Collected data
(begin)

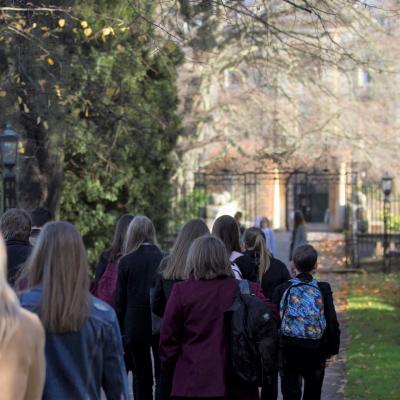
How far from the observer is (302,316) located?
7.32 m

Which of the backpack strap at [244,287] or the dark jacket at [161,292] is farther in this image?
the dark jacket at [161,292]

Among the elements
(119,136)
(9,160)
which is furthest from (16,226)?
(119,136)

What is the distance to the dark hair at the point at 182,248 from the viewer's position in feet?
21.9

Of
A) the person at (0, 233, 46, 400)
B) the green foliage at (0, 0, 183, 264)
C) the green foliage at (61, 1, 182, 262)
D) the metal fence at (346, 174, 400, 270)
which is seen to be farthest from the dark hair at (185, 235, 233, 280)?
the metal fence at (346, 174, 400, 270)

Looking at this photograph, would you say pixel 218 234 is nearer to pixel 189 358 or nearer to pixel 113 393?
pixel 189 358

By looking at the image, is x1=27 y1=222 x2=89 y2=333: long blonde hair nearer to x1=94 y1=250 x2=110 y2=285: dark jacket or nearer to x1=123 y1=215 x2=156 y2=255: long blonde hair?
x1=123 y1=215 x2=156 y2=255: long blonde hair

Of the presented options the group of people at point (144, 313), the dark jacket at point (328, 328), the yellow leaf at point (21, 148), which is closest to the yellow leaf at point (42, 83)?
the yellow leaf at point (21, 148)

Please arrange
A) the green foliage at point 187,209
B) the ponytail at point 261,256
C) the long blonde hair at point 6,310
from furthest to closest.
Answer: the green foliage at point 187,209 < the ponytail at point 261,256 < the long blonde hair at point 6,310

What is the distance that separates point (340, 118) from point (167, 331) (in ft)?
84.3

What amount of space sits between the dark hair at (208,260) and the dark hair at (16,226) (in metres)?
1.59

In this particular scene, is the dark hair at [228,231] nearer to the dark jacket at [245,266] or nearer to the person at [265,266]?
the dark jacket at [245,266]

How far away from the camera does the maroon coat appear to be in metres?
5.80

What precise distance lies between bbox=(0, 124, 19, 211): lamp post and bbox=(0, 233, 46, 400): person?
10780mm

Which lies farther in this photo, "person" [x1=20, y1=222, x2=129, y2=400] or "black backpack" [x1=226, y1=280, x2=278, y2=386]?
"black backpack" [x1=226, y1=280, x2=278, y2=386]
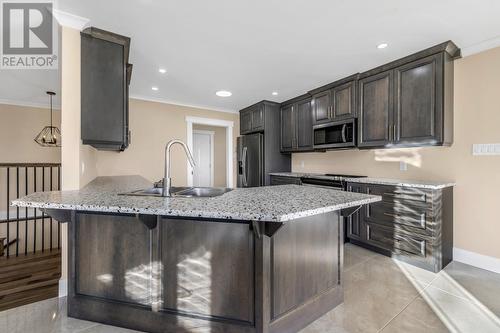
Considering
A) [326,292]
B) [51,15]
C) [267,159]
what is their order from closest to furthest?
[326,292] → [51,15] → [267,159]

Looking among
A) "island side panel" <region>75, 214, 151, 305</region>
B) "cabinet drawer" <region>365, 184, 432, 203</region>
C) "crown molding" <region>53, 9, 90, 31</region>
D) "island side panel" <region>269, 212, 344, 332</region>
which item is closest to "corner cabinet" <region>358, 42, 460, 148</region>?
"cabinet drawer" <region>365, 184, 432, 203</region>

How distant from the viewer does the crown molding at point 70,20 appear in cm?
189

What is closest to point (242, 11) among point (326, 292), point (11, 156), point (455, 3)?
point (455, 3)

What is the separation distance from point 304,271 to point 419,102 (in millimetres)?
2342

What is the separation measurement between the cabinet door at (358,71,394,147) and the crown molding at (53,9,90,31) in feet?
10.5

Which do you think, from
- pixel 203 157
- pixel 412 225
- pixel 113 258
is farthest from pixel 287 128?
pixel 113 258

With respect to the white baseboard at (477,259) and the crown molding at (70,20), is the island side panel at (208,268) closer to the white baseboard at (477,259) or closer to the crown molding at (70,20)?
the crown molding at (70,20)

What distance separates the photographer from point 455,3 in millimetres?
1825

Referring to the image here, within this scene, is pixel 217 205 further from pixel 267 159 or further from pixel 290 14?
pixel 267 159

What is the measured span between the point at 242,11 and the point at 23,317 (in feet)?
9.55

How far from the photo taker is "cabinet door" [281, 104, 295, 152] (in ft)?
15.1

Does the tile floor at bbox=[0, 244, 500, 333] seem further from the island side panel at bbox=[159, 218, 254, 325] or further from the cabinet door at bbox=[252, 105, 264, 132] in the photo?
the cabinet door at bbox=[252, 105, 264, 132]

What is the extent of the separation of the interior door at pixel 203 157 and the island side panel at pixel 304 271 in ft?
18.9
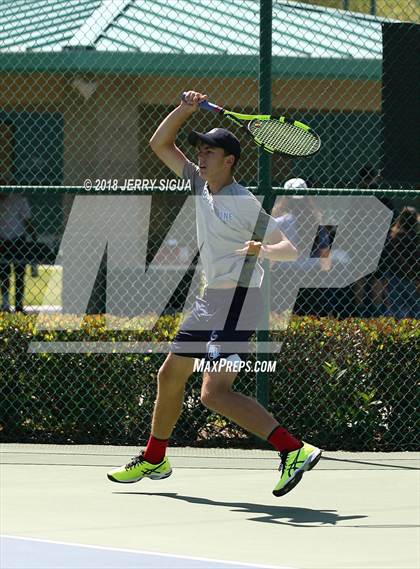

(end)

> [SHORT EXERCISE]:
Update the records above by changing "island side panel" to "kitchen island panel" everywhere it appears, leaving everything else unchanged and omitting the pictures.

> [TASK RESULT]:
How far from the observer is (302,316) located?
7.32 m

Which of the backpack strap at [244,287] or the dark jacket at [161,292] is farther in this image?
the dark jacket at [161,292]

Among the elements
(119,136)
(9,160)
which is furthest from (16,226)?
(119,136)

What is the distance to the dark hair at the point at 182,248 from the viewer's position in feet?
21.9

Of
A) the person at (0, 233, 46, 400)
B) the green foliage at (0, 0, 183, 264)
C) the green foliage at (61, 1, 182, 262)
D) the metal fence at (346, 174, 400, 270)
which is seen to be farthest from the dark hair at (185, 235, 233, 280)?
the metal fence at (346, 174, 400, 270)

Looking at this photograph, would you say pixel 218 234 is nearer to pixel 189 358 or nearer to pixel 113 393?
pixel 189 358

By looking at the image, is x1=27 y1=222 x2=89 y2=333: long blonde hair nearer to x1=94 y1=250 x2=110 y2=285: dark jacket or nearer to x1=123 y1=215 x2=156 y2=255: long blonde hair?
x1=123 y1=215 x2=156 y2=255: long blonde hair

Of the presented options the group of people at point (144, 313), the dark jacket at point (328, 328), the yellow leaf at point (21, 148), which is closest to the yellow leaf at point (42, 83)?
the yellow leaf at point (21, 148)

Please arrange
A) the green foliage at point 187,209
B) the ponytail at point 261,256
C) the long blonde hair at point 6,310
from furthest to closest.
Answer: the green foliage at point 187,209 < the ponytail at point 261,256 < the long blonde hair at point 6,310

What is the distance that separates point (340, 118) from point (167, 331) (in ft)?
84.3

What amount of space sits between the dark hair at (208,260) and the dark hair at (16,226) (in metres)?
1.59

In this particular scene, is the dark hair at [228,231] nearer to the dark jacket at [245,266] or nearer to the person at [265,266]?
the dark jacket at [245,266]

How far away from the camera does the maroon coat appear to be in metres?
5.80

What precise distance lies between bbox=(0, 124, 19, 211): lamp post and bbox=(0, 233, 46, 400): person?
10780mm

Which lies farther in this photo, "person" [x1=20, y1=222, x2=129, y2=400] or "black backpack" [x1=226, y1=280, x2=278, y2=386]?
"black backpack" [x1=226, y1=280, x2=278, y2=386]
Considering
A) [326,292]
B) [51,15]
C) [267,159]
what is their order from closest to furthest?
[326,292] → [51,15] → [267,159]

Looking among
A) "kitchen island panel" <region>75, 214, 151, 305</region>
B) "cabinet drawer" <region>365, 184, 432, 203</region>
C) "crown molding" <region>53, 9, 90, 31</region>
D) "kitchen island panel" <region>269, 212, 344, 332</region>
which item is closest to "corner cabinet" <region>358, 42, 460, 148</region>?
"cabinet drawer" <region>365, 184, 432, 203</region>

How distant from the viewer does the crown molding at point 70,20 appear in cm?
189

What is closest to point (242, 11) among point (326, 292), point (11, 156), point (455, 3)?
point (455, 3)

What is the separation distance from point 304,271 to point 419,102 (in millimetres)?
2342

What is the separation measurement between the cabinet door at (358,71,394,147) and the crown molding at (53,9,90,31) in feet?
10.5

Which do you think, from
- pixel 203 157
- pixel 412 225
- pixel 113 258
is farthest from pixel 287 128?
pixel 113 258

With respect to the white baseboard at (477,259) and the crown molding at (70,20), is the kitchen island panel at (208,268) closer to the white baseboard at (477,259) or closer to the crown molding at (70,20)?
the crown molding at (70,20)

What distance separates the photographer from point 455,3 in millimetres?
1825

Referring to the image here, within this scene, is pixel 217 205 further from pixel 267 159 or further from pixel 290 14?
pixel 267 159

What is the measured span between the point at 242,11 and the point at 23,317 (in feet)?
9.55

How far from the photo taker is "cabinet door" [281, 104, 295, 152] (in ft)?
15.1

Does the tile floor at bbox=[0, 244, 500, 333] seem further from the kitchen island panel at bbox=[159, 218, 254, 325] or further from the cabinet door at bbox=[252, 105, 264, 132] in the photo?
the cabinet door at bbox=[252, 105, 264, 132]

What is the extent of the separation of the interior door at pixel 203 157 and the kitchen island panel at pixel 304 271 in ft?
18.9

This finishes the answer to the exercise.